KORTE OPDRACHT>
Haal uit de gegevens hieronder de regels vanaf de regel met "How would you sort" tot en met de regel met "3. the blue brick trim at point 241,558". Geef ze letterlijk en ongewijzigd terug.

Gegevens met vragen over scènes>
━━━━━━

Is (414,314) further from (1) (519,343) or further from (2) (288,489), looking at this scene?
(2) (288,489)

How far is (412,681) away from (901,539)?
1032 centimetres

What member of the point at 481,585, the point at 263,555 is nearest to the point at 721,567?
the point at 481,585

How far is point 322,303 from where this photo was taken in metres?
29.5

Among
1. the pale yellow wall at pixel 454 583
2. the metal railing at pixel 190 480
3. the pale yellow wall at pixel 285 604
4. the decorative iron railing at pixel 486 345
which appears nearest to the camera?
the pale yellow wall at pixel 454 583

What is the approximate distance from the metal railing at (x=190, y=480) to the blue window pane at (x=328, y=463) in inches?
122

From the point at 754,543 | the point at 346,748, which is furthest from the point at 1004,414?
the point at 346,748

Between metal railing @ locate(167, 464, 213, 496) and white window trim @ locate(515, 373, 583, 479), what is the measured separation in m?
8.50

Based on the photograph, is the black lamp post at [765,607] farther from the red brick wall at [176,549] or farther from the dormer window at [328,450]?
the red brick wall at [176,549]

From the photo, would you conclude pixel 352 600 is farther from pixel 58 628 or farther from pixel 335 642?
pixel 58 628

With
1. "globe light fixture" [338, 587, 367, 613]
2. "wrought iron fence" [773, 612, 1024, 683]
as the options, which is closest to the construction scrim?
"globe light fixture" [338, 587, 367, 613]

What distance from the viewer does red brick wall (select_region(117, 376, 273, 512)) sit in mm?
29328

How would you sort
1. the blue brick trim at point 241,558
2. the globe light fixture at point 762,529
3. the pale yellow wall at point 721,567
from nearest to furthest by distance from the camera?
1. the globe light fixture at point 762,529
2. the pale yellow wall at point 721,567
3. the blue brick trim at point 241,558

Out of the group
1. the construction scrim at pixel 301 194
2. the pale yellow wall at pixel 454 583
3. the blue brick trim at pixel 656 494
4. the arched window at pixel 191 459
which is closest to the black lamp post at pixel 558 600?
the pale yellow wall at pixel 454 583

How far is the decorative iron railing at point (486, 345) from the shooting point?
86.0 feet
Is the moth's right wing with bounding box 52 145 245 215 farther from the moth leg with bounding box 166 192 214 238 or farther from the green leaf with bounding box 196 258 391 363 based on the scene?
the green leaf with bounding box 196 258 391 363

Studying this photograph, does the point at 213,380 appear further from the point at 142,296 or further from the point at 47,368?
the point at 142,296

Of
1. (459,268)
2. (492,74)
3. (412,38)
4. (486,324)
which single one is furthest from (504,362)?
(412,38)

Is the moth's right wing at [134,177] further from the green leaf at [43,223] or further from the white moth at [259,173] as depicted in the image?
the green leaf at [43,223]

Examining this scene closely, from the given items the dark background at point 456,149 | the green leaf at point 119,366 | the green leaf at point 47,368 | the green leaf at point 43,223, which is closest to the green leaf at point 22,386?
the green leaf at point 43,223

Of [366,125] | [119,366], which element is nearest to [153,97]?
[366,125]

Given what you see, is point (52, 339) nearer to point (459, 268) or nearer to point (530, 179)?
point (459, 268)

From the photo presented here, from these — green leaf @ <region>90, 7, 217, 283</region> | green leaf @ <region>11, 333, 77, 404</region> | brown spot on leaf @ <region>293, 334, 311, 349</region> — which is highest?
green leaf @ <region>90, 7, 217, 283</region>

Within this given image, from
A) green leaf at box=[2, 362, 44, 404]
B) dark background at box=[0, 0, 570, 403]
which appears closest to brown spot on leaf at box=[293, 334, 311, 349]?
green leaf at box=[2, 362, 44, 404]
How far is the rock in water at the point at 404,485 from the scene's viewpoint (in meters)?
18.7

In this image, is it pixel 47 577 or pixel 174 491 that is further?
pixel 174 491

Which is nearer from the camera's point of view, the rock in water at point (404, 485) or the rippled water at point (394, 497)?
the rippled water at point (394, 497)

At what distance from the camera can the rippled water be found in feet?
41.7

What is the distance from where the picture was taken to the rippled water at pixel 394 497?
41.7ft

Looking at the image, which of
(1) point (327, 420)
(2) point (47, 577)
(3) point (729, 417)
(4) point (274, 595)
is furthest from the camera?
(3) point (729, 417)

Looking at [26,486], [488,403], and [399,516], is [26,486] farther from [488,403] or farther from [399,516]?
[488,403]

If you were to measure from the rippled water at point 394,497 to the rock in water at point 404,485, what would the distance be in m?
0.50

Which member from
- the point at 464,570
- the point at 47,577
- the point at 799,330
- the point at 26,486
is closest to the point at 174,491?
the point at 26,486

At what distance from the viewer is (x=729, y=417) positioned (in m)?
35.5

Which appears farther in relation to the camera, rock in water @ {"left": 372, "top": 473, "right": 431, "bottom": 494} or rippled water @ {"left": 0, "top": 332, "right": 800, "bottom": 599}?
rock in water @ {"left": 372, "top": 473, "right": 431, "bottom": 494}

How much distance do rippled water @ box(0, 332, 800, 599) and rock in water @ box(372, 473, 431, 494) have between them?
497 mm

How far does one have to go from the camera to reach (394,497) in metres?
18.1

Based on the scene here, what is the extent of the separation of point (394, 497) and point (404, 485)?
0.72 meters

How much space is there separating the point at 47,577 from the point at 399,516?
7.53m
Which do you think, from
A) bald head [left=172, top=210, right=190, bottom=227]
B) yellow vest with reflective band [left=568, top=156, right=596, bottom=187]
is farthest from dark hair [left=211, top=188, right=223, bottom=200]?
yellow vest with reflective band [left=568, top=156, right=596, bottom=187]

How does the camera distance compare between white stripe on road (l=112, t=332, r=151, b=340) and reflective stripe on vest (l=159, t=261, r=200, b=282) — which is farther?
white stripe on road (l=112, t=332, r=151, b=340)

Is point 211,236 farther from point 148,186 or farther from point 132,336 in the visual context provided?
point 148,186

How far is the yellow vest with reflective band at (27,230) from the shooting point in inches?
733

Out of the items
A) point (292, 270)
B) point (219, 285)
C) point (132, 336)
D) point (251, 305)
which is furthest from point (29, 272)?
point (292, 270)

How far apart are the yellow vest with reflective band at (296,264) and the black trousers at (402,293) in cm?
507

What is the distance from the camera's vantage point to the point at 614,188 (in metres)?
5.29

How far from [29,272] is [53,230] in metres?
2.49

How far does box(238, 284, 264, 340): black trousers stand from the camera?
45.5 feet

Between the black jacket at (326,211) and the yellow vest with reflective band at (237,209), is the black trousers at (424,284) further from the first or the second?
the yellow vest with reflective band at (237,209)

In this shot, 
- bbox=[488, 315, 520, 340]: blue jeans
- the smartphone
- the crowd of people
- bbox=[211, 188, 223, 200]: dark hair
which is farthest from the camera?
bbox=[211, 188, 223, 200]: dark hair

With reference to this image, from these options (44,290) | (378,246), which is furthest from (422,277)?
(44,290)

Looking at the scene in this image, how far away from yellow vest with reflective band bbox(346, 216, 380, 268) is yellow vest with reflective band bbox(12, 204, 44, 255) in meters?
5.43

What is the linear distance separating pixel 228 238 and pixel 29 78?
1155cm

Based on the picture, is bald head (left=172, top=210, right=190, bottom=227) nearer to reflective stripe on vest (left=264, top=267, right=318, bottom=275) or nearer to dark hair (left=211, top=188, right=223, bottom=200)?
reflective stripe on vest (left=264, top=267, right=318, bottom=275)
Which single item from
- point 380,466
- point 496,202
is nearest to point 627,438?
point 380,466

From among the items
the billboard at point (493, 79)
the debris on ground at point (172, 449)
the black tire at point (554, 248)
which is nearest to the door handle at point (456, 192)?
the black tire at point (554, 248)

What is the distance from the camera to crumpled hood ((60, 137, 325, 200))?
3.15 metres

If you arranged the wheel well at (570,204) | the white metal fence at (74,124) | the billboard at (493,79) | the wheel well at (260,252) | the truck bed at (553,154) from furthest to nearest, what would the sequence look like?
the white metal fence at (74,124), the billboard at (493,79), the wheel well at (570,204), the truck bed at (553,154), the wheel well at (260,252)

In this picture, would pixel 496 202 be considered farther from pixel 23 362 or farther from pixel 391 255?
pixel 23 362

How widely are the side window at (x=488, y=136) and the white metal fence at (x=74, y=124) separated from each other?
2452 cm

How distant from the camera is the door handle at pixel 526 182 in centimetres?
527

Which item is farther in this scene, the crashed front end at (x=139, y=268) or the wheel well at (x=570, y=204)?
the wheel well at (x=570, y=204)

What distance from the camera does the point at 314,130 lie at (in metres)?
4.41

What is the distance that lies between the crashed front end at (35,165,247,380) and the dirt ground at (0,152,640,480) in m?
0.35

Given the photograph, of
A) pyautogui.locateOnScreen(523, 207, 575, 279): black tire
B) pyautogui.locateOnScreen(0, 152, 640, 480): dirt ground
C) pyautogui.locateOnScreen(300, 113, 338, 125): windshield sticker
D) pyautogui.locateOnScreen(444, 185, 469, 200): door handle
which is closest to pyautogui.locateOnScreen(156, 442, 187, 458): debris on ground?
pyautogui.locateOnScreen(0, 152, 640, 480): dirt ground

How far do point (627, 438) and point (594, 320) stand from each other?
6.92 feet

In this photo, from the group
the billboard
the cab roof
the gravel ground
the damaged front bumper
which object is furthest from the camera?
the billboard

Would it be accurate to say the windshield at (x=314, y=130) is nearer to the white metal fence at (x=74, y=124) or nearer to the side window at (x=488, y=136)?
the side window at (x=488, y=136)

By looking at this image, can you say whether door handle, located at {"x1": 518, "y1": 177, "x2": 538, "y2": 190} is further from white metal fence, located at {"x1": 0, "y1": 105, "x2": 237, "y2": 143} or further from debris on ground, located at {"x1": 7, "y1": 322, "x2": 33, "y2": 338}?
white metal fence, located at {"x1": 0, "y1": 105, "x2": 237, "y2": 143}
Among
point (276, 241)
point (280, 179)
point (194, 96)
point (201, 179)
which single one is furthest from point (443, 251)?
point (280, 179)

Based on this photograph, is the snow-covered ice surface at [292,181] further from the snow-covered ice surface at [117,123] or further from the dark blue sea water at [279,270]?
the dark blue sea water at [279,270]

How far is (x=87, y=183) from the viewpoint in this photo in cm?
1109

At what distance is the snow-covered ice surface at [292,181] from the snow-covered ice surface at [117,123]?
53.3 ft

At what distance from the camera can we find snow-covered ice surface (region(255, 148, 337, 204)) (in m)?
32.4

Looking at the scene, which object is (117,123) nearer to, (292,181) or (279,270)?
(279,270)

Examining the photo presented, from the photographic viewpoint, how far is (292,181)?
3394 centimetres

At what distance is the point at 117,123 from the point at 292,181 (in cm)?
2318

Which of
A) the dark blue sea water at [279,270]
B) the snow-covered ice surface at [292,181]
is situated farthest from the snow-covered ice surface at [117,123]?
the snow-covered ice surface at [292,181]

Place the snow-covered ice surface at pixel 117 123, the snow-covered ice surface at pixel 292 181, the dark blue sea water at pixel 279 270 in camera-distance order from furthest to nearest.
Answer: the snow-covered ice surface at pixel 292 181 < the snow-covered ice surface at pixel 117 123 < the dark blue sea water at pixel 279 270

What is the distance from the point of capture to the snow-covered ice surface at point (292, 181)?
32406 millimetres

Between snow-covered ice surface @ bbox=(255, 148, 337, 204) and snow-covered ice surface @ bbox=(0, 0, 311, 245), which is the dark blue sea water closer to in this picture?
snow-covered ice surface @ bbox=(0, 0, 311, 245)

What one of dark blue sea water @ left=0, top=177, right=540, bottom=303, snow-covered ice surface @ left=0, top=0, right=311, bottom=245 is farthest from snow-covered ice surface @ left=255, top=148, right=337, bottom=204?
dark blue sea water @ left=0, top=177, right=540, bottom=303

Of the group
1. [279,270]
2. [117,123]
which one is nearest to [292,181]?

━━━━━━

OPLOSSING>
How would you sort
1. the blue brick trim at point 241,558
2. the globe light fixture at point 762,529
3. the pale yellow wall at point 721,567
from nearest to furthest by distance from the camera?
1. the globe light fixture at point 762,529
2. the pale yellow wall at point 721,567
3. the blue brick trim at point 241,558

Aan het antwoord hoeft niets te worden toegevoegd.